Référendum au Chili : anatomie d’un échec pour la gauche

Une « majorité silencieuse » a voté pour le « Rechazo », le refus du texte constitutionnel, au Chili le 4 septembre dernier. Cet article de la chercheuse Melany Cruz revient avec précision sur les raisons médiatiques, mais surtout sociales, culturelles et politiques éclairant ce résultat dans le cadre, il faut le rappeler, d’un vote obligatoire. C’est aussi une réflexion sur les suites de cet événement politique: selon les enquêtes d’opinion, la perspective d’une nouvelle Constitution, qui rompe avec le système hérité de Pinochet, demeure toujours très populaire.

* * *

Lors du référendum du 4 septembre, le projet de nouvelle Constitution, qui aurait remplacé celle rédigée en 1980 sous la dictature de Pinochet, a été massivement rejeté. Pendant les semaines qui ont précédé le vote, les sondages prévoyaient une victoire de Rechazo (rejet), mais la surprise a été grande lorsqu’il est apparu Apruebo (approuver) n’obtenait que 38,41 % des voix contre 61,86 % pour Rechazo. L’écart de plus de 20 points contrastait fortement avec les résultats du référendum de 2020, lors duquel 78,8 % des électeurs et électrices avaient voté en faveur de l’écriture d’une nouvelle Constitution et seulement 21,72 % s’y étaient opposés.
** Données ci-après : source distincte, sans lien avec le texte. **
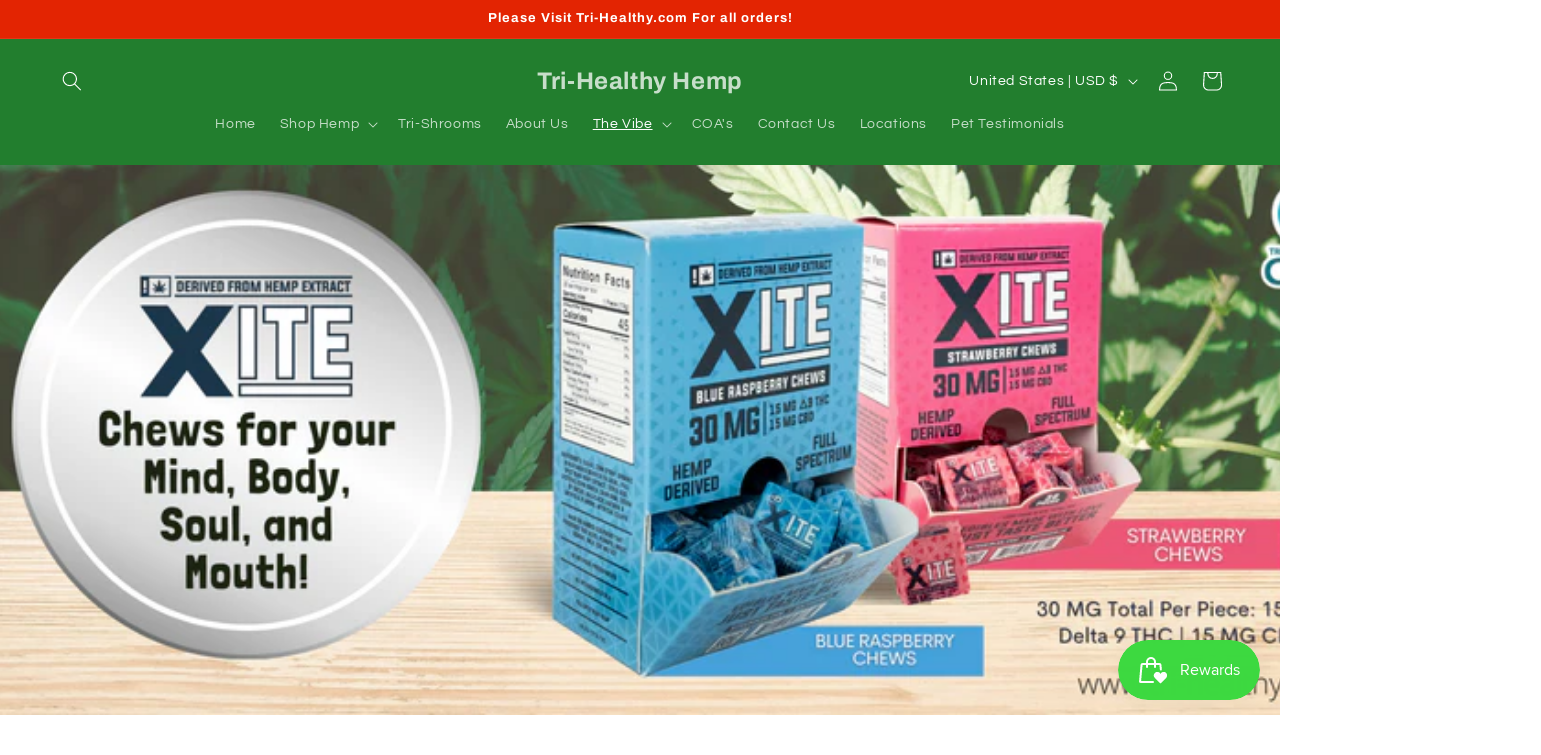

--- FILE ---
content_type: text/css
request_url: https://trihealthyhemp.com/cdn/shop/t/3/assets/quantity-popover.css?v=153075665213740339621707831368
body_size: 34
content:
quantity-popover{position:relative;display:block}quantity-popover volume-pricing li:nth-child(odd){background:rgba(var(--color-foreground),.03)}quantity-popover volume-pricing li{font-size:1.4rem;letter-spacing:.06rem;padding:.6rem .8rem;display:flex;justify-content:space-between}.quantity-popover__info.global-settings-popup{width:100%;z-index:2;position:absolute;background-color:rgb(var(--color-background));max-width:36rem}.quantity-popover__info .button-close,.variant-remove-total quick-order-list-remove-all-button .button,.quick-order-list-total__confirmation quick-order-list-remove-all-button .button,quantity-popover quick-order-list-remove-button .button{--shadow-opacity: 0;--border-opacity: 0}.quantity-popover__info-button{display:flex;align-items:center;margin:0 .4rem 0 0;min-width:1.5rem;min-height:1.5rem;--shadow-opacity: 0;--border-opacity: 0}.quantity-popover__info-button--icon-with-label{align-items:flex-start;text-align:left}.quantity-popover__info-button--icon-with-label svg{flex-shrink:0}.quantity-popover__info-button--open{text-decoration:underline}.quantity-popover__info-button span{padding-left:1rem}@media screen and (max-width: 989px){.quantity-popover__info.global-settings-popup{left:0}.quantity-popover__info-button{padding-left:0}}.quantity-popover__info .quantity__rules{margin-top:1.2rem;margin-bottom:1rem}.quantity-popover__info .volume-pricing-label{display:block;margin-left:1.2rem;margin-top:1.2rem;font-size:1.2rem}.quantity-popover__info .button{width:3.2rem;height:3.2rem;position:absolute;top:.4rem;right:0;padding:0 1.2rem 0 0;display:flex;justify-content:flex-end}.quantity-popover__info .volume-pricing-label~.button{top:-.2rem}.quantity-popover__info .button .icon{width:1.5rem;height:1.5rem}quantity-popover volume-pricing{margin-top:1.2rem;display:block}quantity-popover .quantity__rules span:first-of-type{display:block}.quantity-popover-container{display:flex;padding:.5rem .5rem .5rem 0}.quantity-popover-container:not(.quantity-popover-container--hover){align-items:center}@media screen and (min-width: 990px){.quantity-popover-container--hover:hover{background-color:rgba(var(--color-foreground),.03);border-radius:var(--inputs-radius-outset)}.quantity-popover-container--empty{margin-right:2.7rem}.quantity-popover__info.global-settings-popup{width:27rem}.quantity-popover-container{width:auto;max-width:20rem}.quantity-popover__info.global-settings-popup{transform:translateY(1rem)}}quantity-popover:has(.quantity__input:focus-visible) .quantity-popover__info{display:block}quantity-popover .quantity{background:rgb(var(--color-background))}quantity-popover .quantity__rules{margin-left:.8rem}quantity-popover .quantity__rules .divider:nth-child(2):before{content:none}quantity-popover .quantity__button:not(:focus-visible):not(.focused),quantity-popover .quantity__input:not(:focus-visible):not(.focused){background-color:initial}
/*# sourceMappingURL=/cdn/shop/t/3/assets/quantity-popover.css.map?v=153075665213740339621707831368 */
Comme la proposition constitutionnelle soumise au vote contenait une série d’idées progressistes popularisées pendant et après le soulèvement d’octobre 2019, on pouvait s’attendre à ce que le résultat se situe dans le prolongement de la victoire de Gabriel Boric en décembre dernier, élu au second tour avec avec 55,87 % des voix. Comment expliquer dès lors cet échec ?

Le référendum du 4 septembre était le premier scrutin avec participation obligatoire en une décennie. En conséquence, le taux de participation a été parmi les plus élevés de l’histoire du Chili : 86 % de l’électorat s’est rendu aux urnes, atteignant un niveau similaire à celui du référendum de 1988 qui a initié la transition du pays vers la démocratie. Ce niveau élevé de participation a plongé les deux campagnes concurrentes dans l’incertitude quant au vote de la partie de la population habituellement abstentionniste sur le plan électoral. Lorsque le dépouillement a commencé, il était clair que la tendance dominante parmi les nouveaux électeurs était en faveur de Rechazo, ce qui a rapidement fait émerger la notion de « majorité silencieuse », qui n’exprime pas habituellement ses choix politiques par le biais du vote.